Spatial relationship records
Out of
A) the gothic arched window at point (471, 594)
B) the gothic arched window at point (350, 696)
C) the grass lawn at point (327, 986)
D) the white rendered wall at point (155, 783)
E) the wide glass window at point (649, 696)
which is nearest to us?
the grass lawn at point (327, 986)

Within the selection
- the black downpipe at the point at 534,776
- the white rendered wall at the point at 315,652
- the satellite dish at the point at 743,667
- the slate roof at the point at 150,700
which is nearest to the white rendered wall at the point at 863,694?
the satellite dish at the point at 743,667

* * *

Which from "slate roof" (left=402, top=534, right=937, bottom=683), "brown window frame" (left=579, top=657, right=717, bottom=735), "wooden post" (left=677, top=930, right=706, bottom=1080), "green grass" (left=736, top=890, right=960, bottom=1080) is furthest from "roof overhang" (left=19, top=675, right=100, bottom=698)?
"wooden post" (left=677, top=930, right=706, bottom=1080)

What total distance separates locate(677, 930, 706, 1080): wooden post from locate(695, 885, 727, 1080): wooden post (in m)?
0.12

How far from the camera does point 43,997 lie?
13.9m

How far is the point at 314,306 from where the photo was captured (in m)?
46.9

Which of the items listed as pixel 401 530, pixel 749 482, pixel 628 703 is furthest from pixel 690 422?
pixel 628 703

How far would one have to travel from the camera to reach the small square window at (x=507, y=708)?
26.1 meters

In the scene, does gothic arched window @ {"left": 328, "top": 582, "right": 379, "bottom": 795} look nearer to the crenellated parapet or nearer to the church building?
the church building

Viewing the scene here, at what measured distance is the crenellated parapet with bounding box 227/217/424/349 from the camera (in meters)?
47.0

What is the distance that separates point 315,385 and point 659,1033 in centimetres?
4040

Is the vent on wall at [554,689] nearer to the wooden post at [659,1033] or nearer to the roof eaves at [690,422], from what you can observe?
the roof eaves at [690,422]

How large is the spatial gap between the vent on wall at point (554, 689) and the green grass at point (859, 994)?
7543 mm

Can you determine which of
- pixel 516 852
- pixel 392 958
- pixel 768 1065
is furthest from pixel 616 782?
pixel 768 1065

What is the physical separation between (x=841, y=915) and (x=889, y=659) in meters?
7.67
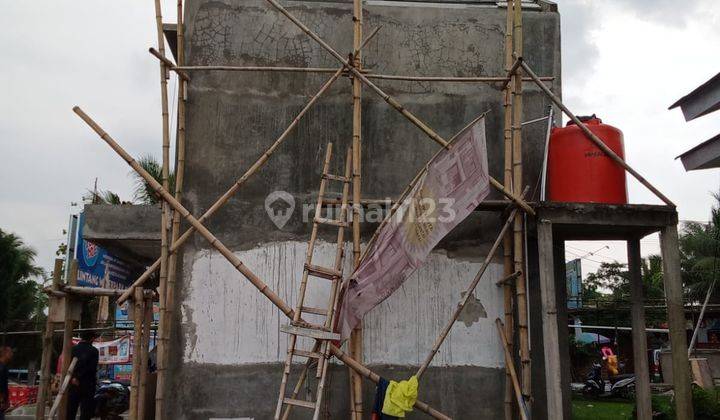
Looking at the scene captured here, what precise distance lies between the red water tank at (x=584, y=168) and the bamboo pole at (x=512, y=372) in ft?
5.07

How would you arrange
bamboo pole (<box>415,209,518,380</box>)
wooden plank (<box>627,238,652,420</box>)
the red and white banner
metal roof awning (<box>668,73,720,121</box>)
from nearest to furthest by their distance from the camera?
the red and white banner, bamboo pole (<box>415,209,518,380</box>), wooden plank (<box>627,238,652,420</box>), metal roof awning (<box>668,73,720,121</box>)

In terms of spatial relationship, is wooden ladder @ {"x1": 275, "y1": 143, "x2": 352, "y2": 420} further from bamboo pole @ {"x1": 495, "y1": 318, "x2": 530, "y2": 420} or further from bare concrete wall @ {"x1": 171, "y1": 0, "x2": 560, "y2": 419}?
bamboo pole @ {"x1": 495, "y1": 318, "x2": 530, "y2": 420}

SHORT PROBLEM
Can you write out, unchanged, the rows from the line containing "Within the selection" through the line containing "- the slate roof at the point at 150,700", including both of those lines?

EXERCISE ANSWER
Within the selection
- the black downpipe at the point at 534,776
- the white rendered wall at the point at 315,652
- the satellite dish at the point at 743,667
- the slate roof at the point at 150,700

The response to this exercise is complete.